The OFs would rather leave it or hand it to the server than have it automatically collected. A few of the OFs have been so disgusted in a restaurant (these OFs had to admit it was just a few times) that they left the traditional penny to indicate their displeasure.
Now, an OF said, the waiter or waitress can just sling the plate at you, and forget to even ask if everything is OK, or if you need anything else and they still get a tip. This is wrong, according to the OFs.
Most of the OFs leave a pretty good tip when they are happy and now they won’t even get that chance.

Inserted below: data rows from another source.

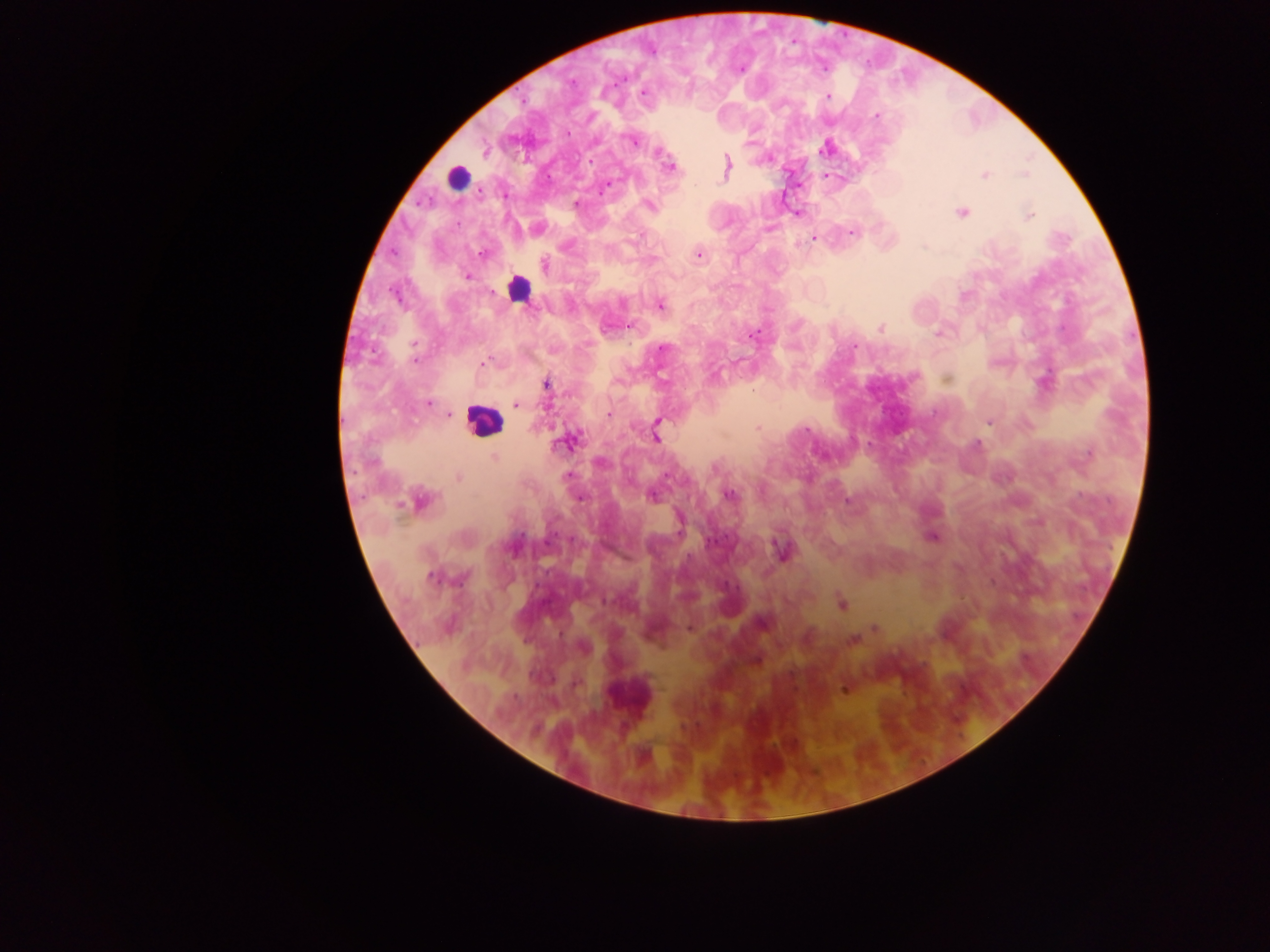
Approximate centers as {x, y} in pixels.
Leukocytes: {456, 178}, {518, 288}, {483, 420}.

Plasmodium parasite locations = approximate centers as {x, y} in pixels: {573, 82}, {643, 94}, {827, 96}, {877, 116}, {632, 141}, {825, 149}, {659, 153}, {670, 165}, {726, 167}, {985, 175}, {604, 187}, {505, 194}, {576, 204}, {649, 206}, {962, 212}, {1030, 215}, {851, 232}, {813, 239}, {481, 254}, {699, 255}, {545, 265}, {467, 277}, {396, 297}, {661, 305}, {629, 326}, {880, 328}, {937, 333}, {754, 334}, {854, 346}, {663, 348}, {414, 361}, {484, 363}, {547, 385}, {429, 403}, {516, 405}, {449, 414}, {609, 414}, {657, 422}, {989, 422}, {757, 428}, {806, 430}, {656, 437}, {570, 441}, {977, 445}, {1089, 453}, {494, 458}, {567, 476}, {458, 477}, {729, 495}, {652, 497}, {578, 498}, {847, 500}, {420, 501}, {932, 538}, {782, 551}, {432, 578}, {462, 578}, {842, 604}, {762, 622}, {690, 628}, {875, 628}, {852, 640}, {584, 648}, {756, 660}, {843, 690}
preparation = thick blood film
capture = mobile-phone photograph through a microscope
field of view = single
image size = 1270×952 pixels
country = Ghana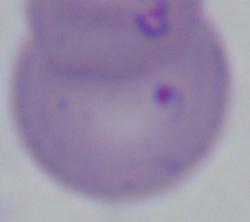
magnification = 1000x
identification = Babesia
modality = micrograph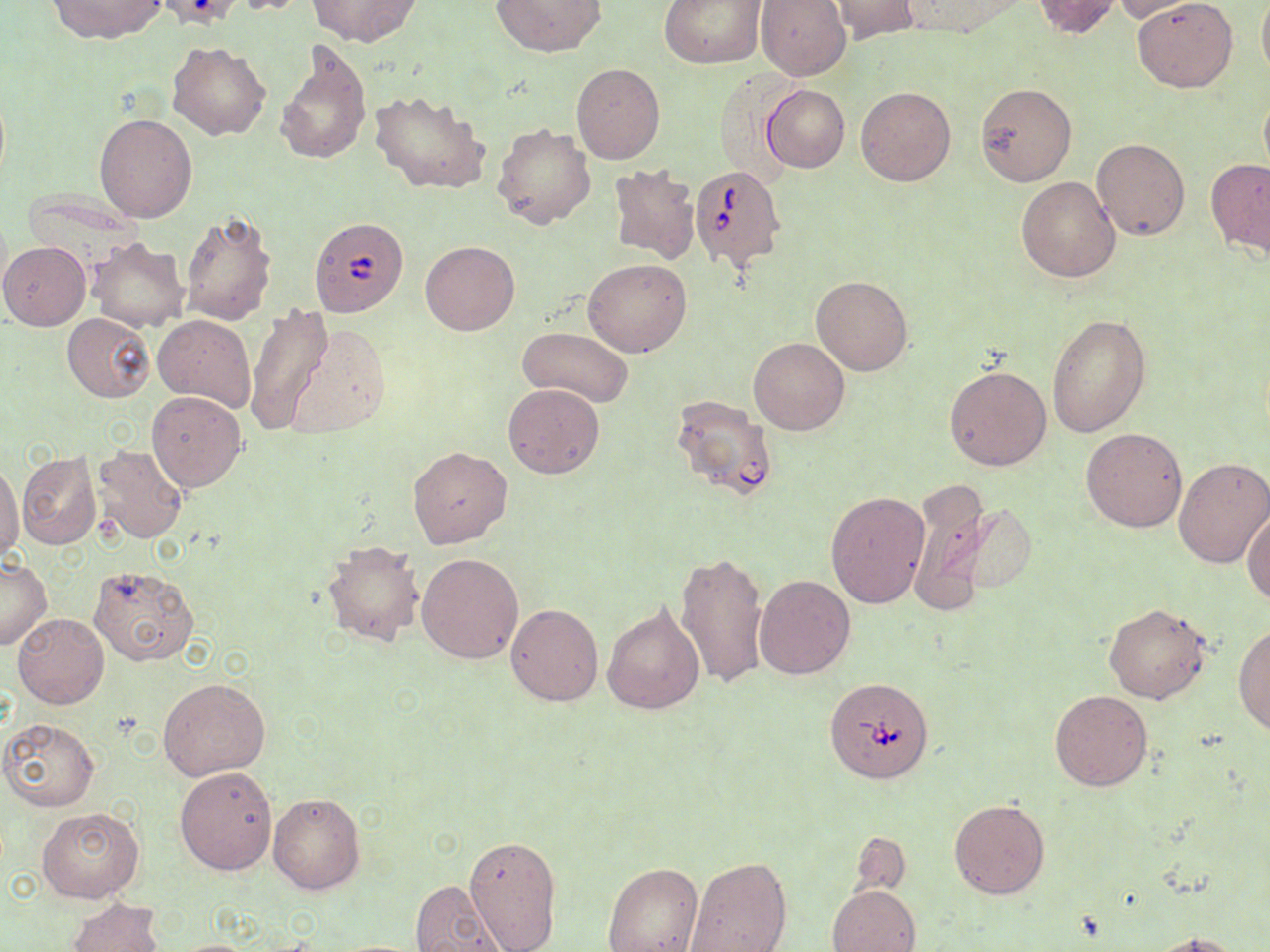
{
  "slide_level_diagnosis": "Babesia divergens",
  "uninfected_red_blood_cell_locations": "approximate bounding boxes as named x1/y1/x2/y2 corners in pixels: (x1=46, y1=0, x2=167, y2=42), (x1=227, y1=0, x2=314, y2=15), (x1=306, y1=0, x2=421, y2=47), (x1=491, y1=0, x2=606, y2=56), (x1=661, y1=0, x2=768, y2=68), (x1=756, y1=0, x2=850, y2=81), (x1=830, y1=0, x2=921, y2=43), (x1=897, y1=0, x2=1029, y2=38), (x1=1032, y1=0, x2=1122, y2=39), (x1=1132, y1=0, x2=1237, y2=91), (x1=1257, y1=0, x2=1270, y2=83), (x1=1112, y1=1, x2=1201, y2=22), (x1=275, y1=39, x2=371, y2=166), (x1=167, y1=42, x2=271, y2=141), (x1=571, y1=63, x2=665, y2=164), (x1=975, y1=82, x2=1077, y2=185), (x1=0, y1=85, x2=10, y2=191), (x1=762, y1=85, x2=849, y2=172), (x1=856, y1=86, x2=956, y2=187), (x1=370, y1=88, x2=492, y2=195), (x1=1258, y1=91, x2=1270, y2=181), (x1=94, y1=113, x2=199, y2=222), (x1=492, y1=124, x2=596, y2=230), (x1=1092, y1=138, x2=1191, y2=240), (x1=1207, y1=158, x2=1270, y2=257), (x1=607, y1=165, x2=701, y2=264), (x1=1016, y1=175, x2=1120, y2=281), (x1=179, y1=211, x2=277, y2=325), (x1=86, y1=236, x2=190, y2=331), (x1=421, y1=241, x2=520, y2=336), (x1=1, y1=242, x2=90, y2=330), (x1=584, y1=258, x2=691, y2=358), (x1=810, y1=275, x2=913, y2=376), (x1=244, y1=307, x2=334, y2=434), (x1=62, y1=312, x2=154, y2=402), (x1=1048, y1=312, x2=1151, y2=437), (x1=154, y1=314, x2=256, y2=411), (x1=289, y1=324, x2=391, y2=443), (x1=519, y1=326, x2=634, y2=408), (x1=749, y1=336, x2=850, y2=435), (x1=944, y1=363, x2=1053, y2=472), (x1=504, y1=383, x2=605, y2=479), (x1=147, y1=390, x2=247, y2=491), (x1=1082, y1=428, x2=1188, y2=533), (x1=90, y1=444, x2=188, y2=544), (x1=407, y1=446, x2=512, y2=549), (x1=17, y1=451, x2=100, y2=550), (x1=1173, y1=456, x2=1270, y2=569), (x1=0, y1=461, x2=24, y2=564), (x1=911, y1=488, x2=1038, y2=611), (x1=826, y1=491, x2=930, y2=609), (x1=1244, y1=507, x2=1270, y2=606), (x1=321, y1=538, x2=426, y2=648), (x1=417, y1=552, x2=525, y2=664), (x1=675, y1=553, x2=770, y2=689), (x1=1, y1=557, x2=51, y2=651), (x1=89, y1=563, x2=199, y2=667), (x1=754, y1=575, x2=855, y2=679), (x1=1103, y1=602, x2=1213, y2=704), (x1=505, y1=603, x2=603, y2=706), (x1=602, y1=603, x2=706, y2=715), (x1=11, y1=612, x2=108, y2=710), (x1=1233, y1=622, x2=1270, y2=737), (x1=158, y1=676, x2=271, y2=780), (x1=1049, y1=689, x2=1153, y2=791), (x1=1, y1=717, x2=100, y2=812), (x1=175, y1=764, x2=279, y2=875), (x1=267, y1=793, x2=365, y2=895), (x1=948, y1=800, x2=1050, y2=900), (x1=36, y1=806, x2=144, y2=903), (x1=853, y1=831, x2=909, y2=892), (x1=464, y1=834, x2=562, y2=952), (x1=683, y1=855, x2=792, y2=952), (x1=602, y1=861, x2=704, y2=952), (x1=408, y1=880, x2=508, y2=952), (x1=828, y1=883, x2=920, y2=952), (x1=67, y1=898, x2=165, y2=952), (x1=1151, y1=931, x2=1243, y2=952)",
  "babesia_divergens_infected_red_blood_cell_locations": "approximate bounding boxes as named x1/y1/x2/y2 corners in pixels: (x1=689, y1=164, x2=787, y2=271), (x1=311, y1=218, x2=406, y2=319), (x1=676, y1=399, x2=775, y2=501), (x1=825, y1=676, x2=935, y2=783)",
  "preparation": "thin blood film",
  "field_of_view": "one of a larger specimen",
  "stain": "May-Grünwald-Giemsa",
  "image_size": "1270×952 pixels",
  "magnification": "1000x",
  "modality": "optical microscopy"
}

The OFs wonder what planet these politicians live on. Social Security saw no increases this year because the cost of living has not risen — say what? Have the people who run that governmental department been in a grocery store lately? The OFs doubt it. How this got into talking about tips, this scribe does not know.
The OMOTM that were at the Hilltown Café in Rensselaerville and being served by a waitress with a ready smile and laugh along with proficiency that earned her money and tips were: Roger Chapman, Bill Lichliter, George Washburn, John Rossmann, Robie Osterman, Harold Guest, Chuck Aelesio, Glenn Patterson, Mark Traver, Lou Schenck, Gerry Irwin, Mace Porter, Jack Norray, Bill Herzog, Jim Rissacher, Bill Rice, Henry Whipple, Mike Willsey, Ted Willsey, Elwood Vanderbilt, Harold Grippen, Wayne Gaul, and me.